_Цель задания_
Пожалуйста, выпишите из фрагмента о Хичкоке отрывок от слов «Ему повезло попасть» до слов «символов современной архитектуры.» без единого изменения.

1924–1925 годы Хичкок провел в Европе благодаря стипендии Шелдона, полученной для соискания степени магистра; о теме своей работы по истории он говорил так: «Размах — фантастический: использование кирпича в архитектуре на протяжении веков»
{12}. В результате появилась его вторая статья об архитектуре «Рустованные арки до 1000 года», опубликованная в 1928 году в Art Studies, издании Клуба истории искусств Гарварда и Принстона
{13}. Исследования предполагалось продолжать, но все свое внимание Хичкок обратил к современной архитектуре
{14}. Его учебная программа, как видно из статьи, охватывала всю историю архитектуры, так что переход к ее современным формам позднее станет совершенно бесшовным.
Ему повезло попасть в Европу во время парижской Всемирной выставки. «Это был 1925 год, — писал Хичкок, — который, по прошествии времени, можно назвать решающим в развитии архитектуры ХХ века». Он считал, что выставка показала «срез архитектурного дизайна во всех его формах, представленных в разных странах»
{15}. В тот эпохальный для молодых архитекторов год школа Баухаус переехала в Дессау, где Гропиус построил для нее новое здание, один из символов современной архитектуры.
Хичкока огорчило, что на парижской выставке не оказалось новаторских работ Фрэнка Ллойда Райта, так же как и революционных по духу проектов российских конструктивистов
{16}. Райта и правда не было. Правительство США отозвало заявку на участие в выставке под предлогом отсутствия чего-либо современного. Хичкок был недоволен тем, что ответственные за участие Америки в парижской выставке проглядели работы Райта, «созданные для комфорта, а не для красоты» и потому якобы не являющиеся предметами искусства
{17}. В то же время он заметил, что через торговые лавки и универмаги из Европы в США попадают предметы современного декоративного искусства и привносимый ими стиль «обещает стать здесь таким же, как в Европе, наполненным жизнью и динамично меняющимся»
{18}. Что касается русской архитектуры, похоже, Хичкок не заметил проект помещения рабочего клуба, выполненный Константином Мельниковым; другая работа архитектора — зеркальный фасад — за год до этого получила высшую награду и произвела на выставке настоящую сенсацию
{19}. Интерьер спроектировал Родченко, наполнив его функциональной мебелью с геометрическими очертаниями, покрашенной с использованием четырех цветов — белого, красного, серого и черного — и такой же современно-аскетичной, как мебель Баухауса
{20}. Поскольку проекты Ле Корбюзье экспонировались с внутренней стороны Большого дворца, не увидел Хичкок и самое смелое архитектурное решение выставки — павильон «Эспри нуво»
[22] Ле Корбюзье, который представлял собой жилое помещение, построенное по проекту 1922 года. Не осмотрел он и «План Вуазен», созданный архитектором и «воплотивший его видение совершенно нового трехмиллионного города: разработка появилась в 1922 году и предполагала перестройку значительной части центра Парижа»

_Исходный материал_
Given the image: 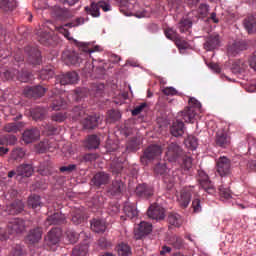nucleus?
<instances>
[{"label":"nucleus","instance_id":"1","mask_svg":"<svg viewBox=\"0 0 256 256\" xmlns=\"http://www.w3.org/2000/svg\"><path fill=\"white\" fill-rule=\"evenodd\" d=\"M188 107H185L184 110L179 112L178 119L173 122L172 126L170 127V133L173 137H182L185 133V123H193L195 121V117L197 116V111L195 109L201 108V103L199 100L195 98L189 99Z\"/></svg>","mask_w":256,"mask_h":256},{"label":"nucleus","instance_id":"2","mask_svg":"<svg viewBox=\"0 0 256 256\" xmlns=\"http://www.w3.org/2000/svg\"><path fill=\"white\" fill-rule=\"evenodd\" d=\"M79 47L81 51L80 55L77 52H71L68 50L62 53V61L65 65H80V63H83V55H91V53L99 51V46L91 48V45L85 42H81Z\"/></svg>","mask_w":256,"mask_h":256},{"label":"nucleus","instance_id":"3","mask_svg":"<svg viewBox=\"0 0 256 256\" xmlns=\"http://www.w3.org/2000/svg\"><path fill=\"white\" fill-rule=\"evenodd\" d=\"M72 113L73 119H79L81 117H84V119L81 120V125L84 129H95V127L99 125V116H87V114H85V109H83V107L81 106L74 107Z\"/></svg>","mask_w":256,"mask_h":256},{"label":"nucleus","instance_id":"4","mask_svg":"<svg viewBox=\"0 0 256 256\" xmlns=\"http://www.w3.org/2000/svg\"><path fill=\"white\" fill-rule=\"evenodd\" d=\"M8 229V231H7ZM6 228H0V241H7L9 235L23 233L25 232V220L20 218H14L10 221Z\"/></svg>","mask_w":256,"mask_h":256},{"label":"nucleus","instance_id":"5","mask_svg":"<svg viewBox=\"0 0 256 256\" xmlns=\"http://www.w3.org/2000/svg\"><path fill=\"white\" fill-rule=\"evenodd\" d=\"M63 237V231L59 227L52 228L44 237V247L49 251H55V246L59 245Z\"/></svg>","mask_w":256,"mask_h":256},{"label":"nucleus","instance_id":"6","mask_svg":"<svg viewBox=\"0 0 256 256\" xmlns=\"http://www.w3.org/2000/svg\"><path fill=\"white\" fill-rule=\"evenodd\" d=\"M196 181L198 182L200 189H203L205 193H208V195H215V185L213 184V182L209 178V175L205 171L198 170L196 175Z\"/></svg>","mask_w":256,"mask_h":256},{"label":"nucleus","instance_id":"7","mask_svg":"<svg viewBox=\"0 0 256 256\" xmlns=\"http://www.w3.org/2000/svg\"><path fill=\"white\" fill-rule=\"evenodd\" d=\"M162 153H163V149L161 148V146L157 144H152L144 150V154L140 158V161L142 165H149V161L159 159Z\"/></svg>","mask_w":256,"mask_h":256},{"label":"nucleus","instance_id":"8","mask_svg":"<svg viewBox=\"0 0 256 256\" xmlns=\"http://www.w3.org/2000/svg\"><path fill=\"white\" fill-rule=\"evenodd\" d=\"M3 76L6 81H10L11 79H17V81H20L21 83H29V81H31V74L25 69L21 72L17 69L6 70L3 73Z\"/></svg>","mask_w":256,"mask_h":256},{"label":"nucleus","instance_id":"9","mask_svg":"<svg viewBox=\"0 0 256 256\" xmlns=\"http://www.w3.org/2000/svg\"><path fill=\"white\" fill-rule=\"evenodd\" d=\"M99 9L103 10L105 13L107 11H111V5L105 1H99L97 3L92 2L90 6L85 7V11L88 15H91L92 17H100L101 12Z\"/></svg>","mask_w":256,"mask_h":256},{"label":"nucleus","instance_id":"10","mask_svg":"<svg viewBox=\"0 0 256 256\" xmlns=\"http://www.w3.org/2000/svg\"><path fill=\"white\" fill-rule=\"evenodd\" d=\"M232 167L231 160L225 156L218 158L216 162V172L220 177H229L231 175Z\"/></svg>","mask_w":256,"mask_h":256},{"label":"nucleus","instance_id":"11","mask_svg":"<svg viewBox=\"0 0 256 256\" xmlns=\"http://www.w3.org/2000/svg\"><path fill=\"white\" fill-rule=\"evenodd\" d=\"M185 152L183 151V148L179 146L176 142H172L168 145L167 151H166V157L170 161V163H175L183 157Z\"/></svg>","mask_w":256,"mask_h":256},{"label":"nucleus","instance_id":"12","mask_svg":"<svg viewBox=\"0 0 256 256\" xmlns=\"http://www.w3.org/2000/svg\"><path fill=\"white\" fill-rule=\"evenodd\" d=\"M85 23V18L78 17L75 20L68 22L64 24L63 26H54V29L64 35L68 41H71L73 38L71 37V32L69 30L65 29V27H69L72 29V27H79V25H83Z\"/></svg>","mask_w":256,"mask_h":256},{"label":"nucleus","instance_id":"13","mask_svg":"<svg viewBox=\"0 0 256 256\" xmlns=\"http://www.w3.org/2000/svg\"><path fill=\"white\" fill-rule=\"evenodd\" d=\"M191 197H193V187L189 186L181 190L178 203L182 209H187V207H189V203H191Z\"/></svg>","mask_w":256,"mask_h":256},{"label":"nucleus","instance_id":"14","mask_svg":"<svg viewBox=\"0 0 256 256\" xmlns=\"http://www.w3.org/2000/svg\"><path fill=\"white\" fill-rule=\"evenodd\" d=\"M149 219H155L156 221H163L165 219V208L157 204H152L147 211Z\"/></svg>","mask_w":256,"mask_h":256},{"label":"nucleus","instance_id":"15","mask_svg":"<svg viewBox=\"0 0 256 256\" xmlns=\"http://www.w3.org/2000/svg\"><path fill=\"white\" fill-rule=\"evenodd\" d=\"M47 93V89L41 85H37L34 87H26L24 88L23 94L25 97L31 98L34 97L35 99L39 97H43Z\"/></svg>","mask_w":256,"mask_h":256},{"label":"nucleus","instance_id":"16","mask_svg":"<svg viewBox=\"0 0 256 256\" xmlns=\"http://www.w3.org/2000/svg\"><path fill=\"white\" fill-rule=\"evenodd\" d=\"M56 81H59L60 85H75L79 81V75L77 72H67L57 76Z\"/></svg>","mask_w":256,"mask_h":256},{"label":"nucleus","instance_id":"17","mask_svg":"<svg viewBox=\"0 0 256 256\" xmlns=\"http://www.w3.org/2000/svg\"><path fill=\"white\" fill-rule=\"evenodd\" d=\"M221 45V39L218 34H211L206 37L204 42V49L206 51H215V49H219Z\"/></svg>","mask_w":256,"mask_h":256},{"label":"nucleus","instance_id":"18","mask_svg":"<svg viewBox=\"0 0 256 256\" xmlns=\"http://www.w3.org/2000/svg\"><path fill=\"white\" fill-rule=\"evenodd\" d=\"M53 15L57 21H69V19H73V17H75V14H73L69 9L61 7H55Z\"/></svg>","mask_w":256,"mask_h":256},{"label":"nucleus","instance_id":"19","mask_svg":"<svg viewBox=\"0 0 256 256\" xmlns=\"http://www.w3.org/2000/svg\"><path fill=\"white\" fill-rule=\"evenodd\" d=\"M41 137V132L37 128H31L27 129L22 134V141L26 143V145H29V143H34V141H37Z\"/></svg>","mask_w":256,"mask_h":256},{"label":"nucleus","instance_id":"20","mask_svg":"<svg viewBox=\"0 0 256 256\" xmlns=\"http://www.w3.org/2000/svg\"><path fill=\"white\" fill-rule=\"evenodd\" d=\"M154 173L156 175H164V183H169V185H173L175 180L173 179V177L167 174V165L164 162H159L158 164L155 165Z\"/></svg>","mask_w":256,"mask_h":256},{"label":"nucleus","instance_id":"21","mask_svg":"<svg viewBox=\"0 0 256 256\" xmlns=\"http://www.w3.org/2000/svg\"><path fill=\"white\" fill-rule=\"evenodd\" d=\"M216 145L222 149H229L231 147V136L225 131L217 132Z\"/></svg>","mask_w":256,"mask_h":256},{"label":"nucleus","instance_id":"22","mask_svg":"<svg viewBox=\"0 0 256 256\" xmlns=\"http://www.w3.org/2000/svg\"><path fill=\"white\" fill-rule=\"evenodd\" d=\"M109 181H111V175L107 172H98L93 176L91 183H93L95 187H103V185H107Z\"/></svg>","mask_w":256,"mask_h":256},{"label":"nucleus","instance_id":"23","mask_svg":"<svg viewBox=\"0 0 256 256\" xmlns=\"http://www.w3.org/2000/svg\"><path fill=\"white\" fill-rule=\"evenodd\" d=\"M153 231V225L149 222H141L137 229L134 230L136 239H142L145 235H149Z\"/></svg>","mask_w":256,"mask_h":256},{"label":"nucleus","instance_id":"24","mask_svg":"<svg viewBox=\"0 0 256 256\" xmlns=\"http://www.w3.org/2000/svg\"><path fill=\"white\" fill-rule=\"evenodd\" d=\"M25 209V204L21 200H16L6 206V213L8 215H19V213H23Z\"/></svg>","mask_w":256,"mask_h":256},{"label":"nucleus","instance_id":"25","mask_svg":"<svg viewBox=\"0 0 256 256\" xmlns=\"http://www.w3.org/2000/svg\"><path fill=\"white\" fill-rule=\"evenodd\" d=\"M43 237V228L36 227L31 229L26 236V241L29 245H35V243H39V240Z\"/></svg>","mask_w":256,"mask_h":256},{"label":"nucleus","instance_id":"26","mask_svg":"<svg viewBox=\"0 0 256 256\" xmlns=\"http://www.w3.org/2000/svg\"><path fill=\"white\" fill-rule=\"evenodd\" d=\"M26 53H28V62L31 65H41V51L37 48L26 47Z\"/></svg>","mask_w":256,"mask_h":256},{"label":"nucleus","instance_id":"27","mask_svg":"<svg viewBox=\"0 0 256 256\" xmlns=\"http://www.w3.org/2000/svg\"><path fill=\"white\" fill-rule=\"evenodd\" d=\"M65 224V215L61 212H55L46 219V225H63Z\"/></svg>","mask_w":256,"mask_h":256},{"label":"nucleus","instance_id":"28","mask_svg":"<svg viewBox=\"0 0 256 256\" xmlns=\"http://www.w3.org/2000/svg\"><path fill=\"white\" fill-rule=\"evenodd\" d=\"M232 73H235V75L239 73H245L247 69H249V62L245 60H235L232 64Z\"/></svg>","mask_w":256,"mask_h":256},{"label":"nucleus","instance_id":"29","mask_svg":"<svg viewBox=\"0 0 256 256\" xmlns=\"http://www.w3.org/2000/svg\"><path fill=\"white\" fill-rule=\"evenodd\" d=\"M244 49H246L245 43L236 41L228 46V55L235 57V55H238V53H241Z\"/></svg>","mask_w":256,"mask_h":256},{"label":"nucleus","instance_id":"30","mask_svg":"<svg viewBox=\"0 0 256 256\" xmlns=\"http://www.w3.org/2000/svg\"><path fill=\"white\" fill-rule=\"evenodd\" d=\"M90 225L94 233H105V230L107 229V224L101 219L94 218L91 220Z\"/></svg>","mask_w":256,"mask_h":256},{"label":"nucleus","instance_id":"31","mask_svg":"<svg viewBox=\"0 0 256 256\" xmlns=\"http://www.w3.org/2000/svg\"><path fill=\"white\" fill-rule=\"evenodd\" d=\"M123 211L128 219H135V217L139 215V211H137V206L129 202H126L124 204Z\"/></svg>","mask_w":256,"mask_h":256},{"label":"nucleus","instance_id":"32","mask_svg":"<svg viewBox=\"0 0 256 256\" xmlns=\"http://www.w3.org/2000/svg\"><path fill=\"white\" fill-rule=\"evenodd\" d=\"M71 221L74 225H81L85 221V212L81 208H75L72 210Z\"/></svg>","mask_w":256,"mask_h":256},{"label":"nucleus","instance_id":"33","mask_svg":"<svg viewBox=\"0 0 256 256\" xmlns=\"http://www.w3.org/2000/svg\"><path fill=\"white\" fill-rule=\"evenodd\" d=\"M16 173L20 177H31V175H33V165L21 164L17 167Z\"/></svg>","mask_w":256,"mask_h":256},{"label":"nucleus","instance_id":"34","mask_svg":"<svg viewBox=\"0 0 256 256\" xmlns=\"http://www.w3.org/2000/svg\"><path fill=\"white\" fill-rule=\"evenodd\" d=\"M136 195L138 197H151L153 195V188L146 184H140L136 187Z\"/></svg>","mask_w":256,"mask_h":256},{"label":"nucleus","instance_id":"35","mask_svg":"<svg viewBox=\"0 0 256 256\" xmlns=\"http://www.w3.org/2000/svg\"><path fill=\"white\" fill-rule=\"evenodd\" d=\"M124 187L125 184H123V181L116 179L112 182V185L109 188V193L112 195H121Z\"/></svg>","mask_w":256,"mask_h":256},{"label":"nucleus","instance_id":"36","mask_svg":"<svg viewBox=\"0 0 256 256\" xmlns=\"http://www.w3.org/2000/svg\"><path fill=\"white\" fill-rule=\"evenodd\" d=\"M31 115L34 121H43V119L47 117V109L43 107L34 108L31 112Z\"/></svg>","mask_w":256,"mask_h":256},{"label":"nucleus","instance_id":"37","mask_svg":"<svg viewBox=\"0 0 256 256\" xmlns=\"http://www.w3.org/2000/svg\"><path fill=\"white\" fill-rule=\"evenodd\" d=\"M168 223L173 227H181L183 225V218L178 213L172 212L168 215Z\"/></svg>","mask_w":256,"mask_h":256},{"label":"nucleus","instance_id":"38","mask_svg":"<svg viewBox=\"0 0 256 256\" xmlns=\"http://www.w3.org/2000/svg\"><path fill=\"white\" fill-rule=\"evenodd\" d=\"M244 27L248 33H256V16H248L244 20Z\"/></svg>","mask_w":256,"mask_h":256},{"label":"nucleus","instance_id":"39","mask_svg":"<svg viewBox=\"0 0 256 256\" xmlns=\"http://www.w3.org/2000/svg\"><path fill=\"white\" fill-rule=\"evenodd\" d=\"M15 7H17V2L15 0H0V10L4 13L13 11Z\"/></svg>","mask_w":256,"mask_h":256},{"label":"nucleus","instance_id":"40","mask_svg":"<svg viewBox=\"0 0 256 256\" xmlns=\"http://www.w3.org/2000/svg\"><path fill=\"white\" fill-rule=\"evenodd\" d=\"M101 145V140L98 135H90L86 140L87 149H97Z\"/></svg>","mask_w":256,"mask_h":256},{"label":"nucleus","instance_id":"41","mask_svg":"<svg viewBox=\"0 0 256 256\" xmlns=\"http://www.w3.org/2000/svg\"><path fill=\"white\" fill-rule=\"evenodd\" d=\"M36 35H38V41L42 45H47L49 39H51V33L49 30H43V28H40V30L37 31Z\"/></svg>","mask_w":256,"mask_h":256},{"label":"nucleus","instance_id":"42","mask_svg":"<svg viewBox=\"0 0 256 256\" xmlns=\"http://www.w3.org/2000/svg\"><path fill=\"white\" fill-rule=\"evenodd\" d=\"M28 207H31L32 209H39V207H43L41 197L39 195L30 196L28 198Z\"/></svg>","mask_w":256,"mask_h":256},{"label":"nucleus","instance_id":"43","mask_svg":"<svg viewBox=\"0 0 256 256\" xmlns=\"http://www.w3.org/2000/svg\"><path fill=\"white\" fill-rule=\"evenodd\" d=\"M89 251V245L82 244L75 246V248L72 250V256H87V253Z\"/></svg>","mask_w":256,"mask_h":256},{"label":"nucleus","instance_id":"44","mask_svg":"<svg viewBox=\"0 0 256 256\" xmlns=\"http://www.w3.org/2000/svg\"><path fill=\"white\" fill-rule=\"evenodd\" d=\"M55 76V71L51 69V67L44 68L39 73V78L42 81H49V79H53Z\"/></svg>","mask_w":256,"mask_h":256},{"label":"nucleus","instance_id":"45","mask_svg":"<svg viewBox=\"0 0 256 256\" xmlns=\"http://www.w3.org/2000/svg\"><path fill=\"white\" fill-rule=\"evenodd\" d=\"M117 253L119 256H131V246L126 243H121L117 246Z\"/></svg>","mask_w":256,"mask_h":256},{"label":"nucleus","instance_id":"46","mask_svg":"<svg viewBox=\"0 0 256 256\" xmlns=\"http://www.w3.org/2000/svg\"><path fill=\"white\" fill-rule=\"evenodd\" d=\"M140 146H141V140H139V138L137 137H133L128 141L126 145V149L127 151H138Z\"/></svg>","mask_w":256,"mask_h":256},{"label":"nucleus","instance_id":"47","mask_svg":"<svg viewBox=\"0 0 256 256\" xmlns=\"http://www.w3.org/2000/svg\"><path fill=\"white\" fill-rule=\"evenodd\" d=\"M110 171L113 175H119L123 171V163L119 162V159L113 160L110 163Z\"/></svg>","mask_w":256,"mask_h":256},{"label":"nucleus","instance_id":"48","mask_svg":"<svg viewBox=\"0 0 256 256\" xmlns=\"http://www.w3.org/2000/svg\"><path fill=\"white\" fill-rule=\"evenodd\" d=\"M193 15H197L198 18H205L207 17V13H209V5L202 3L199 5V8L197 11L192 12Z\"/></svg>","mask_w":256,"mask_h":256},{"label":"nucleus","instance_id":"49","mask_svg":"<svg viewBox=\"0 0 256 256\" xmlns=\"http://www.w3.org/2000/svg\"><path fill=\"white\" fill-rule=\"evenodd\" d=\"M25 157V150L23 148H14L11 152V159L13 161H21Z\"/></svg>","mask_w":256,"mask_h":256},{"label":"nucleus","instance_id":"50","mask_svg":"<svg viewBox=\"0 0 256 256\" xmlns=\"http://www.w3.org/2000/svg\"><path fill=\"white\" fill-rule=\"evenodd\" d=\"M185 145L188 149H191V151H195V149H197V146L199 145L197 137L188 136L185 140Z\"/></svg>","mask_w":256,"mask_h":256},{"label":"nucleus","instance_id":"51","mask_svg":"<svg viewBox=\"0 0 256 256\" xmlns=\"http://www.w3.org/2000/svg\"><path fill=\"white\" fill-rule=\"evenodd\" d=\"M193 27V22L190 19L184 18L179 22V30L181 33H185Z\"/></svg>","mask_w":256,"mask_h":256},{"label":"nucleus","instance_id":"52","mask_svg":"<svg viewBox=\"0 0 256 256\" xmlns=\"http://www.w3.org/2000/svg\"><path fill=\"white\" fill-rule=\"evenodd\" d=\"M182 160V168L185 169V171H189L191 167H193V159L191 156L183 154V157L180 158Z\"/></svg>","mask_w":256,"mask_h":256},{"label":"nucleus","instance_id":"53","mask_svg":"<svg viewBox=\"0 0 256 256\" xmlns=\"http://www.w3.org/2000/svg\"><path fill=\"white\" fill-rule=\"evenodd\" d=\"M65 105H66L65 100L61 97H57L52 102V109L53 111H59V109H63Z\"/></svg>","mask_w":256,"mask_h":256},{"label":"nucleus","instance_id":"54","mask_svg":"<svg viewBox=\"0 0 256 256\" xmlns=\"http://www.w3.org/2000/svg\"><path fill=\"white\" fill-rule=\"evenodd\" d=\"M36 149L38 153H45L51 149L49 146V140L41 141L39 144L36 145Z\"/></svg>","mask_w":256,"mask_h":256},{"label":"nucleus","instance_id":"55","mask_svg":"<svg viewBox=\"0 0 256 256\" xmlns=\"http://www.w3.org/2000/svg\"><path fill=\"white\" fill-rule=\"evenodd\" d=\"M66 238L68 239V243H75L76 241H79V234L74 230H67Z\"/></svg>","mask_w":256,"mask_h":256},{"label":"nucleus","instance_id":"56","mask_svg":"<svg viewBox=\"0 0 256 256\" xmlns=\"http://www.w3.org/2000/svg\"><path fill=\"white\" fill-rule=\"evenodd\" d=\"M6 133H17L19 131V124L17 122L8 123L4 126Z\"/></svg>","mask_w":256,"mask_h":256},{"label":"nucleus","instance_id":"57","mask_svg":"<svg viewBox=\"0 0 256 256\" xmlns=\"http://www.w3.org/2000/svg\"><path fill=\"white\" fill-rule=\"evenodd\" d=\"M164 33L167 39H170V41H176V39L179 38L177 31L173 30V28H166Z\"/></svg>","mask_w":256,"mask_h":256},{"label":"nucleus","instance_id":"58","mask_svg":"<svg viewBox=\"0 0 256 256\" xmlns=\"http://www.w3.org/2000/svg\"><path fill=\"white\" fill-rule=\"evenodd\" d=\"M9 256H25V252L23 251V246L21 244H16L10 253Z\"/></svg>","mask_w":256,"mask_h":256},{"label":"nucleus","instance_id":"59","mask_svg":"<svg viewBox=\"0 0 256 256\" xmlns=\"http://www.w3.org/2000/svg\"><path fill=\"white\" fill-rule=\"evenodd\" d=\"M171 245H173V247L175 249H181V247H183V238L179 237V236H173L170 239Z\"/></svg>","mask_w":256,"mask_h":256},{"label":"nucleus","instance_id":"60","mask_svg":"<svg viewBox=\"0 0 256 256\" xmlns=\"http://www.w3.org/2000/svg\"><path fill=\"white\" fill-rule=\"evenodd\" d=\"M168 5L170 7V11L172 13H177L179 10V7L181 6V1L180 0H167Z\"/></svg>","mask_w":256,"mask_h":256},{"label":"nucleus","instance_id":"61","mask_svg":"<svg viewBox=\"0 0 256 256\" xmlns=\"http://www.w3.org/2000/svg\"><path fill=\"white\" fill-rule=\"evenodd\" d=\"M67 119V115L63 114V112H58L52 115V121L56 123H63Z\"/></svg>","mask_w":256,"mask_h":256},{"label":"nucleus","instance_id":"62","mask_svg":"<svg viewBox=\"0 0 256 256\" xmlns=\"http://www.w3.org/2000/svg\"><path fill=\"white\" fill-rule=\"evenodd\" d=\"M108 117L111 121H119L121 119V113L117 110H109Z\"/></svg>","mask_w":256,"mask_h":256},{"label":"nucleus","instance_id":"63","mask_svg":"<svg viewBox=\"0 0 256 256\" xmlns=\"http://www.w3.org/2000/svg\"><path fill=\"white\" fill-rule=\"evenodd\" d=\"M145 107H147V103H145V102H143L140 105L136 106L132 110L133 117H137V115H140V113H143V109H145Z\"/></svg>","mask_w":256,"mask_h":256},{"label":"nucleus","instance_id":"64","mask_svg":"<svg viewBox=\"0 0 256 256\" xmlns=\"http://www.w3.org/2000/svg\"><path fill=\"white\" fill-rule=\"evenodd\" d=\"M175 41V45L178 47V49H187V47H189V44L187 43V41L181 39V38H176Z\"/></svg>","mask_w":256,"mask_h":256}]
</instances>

_Полный ответ_
Ему повезло попасть в Европу во время парижской Всемирной выставки. «Это был 1925 год, — писал Хичкок, — который, по прошествии времени, можно назвать решающим в развитии архитектуры ХХ века». Он считал, что выставка показала «срез архитектурного дизайна во всех его формах, представленных в разных странах»
{15}. В тот эпохальный для молодых архитекторов год школа Баухаус переехала в Дессау, где Гропиус построил для нее новое здание, один из символов современной архитектуры.